Primeiramente, nosso objetivo é tornar a vida das pessoas melhor. Algumas dessas soluções talvez sejam para pessoas que não podem comprar nosso produto. Precisamos de uma abordagem holística para solucionar alguns desses problemas. Se não fizermos isso, será mais difícil continuarmos a fabricar esses produtos. É preciso lembrar também que nosso negócio está mudando. Não somos mais uma empresa que vende carros, mas que fornece soluções de mobilidade. E essa pergunta nos é feita o tempo todo, principalmente internamente.

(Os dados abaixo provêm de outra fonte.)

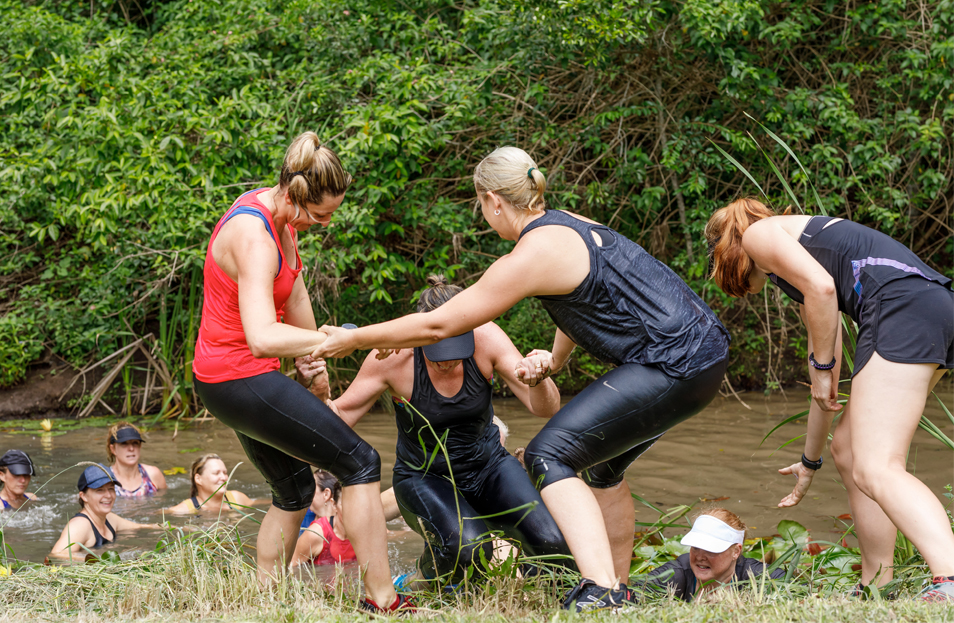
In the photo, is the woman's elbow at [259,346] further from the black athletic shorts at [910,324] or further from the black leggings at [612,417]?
the black athletic shorts at [910,324]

Como vocês lidam com mudanças tão profundas e rápidas, somadas ao impacto social?
É um assunto complicado, sem dúvidas. Nos perguntamos se estamos indo rápido o suficiente, rápido demais ou na direção certa. Isso é jogar um xadrez tridimensional. Há as mudanças na indústria, na sociedade e na política. Mas é preciso lidar com isso coletivamente. Reconhecemos que não temos todas as soluções, algo que não poderia ser visto na Ford dez anos atrás. O mundo está mudando, há muitas oportunidades e desafios, mas é preciso começar em algum lugar. Sei que não vamos encontrar todas as soluções de uma vez.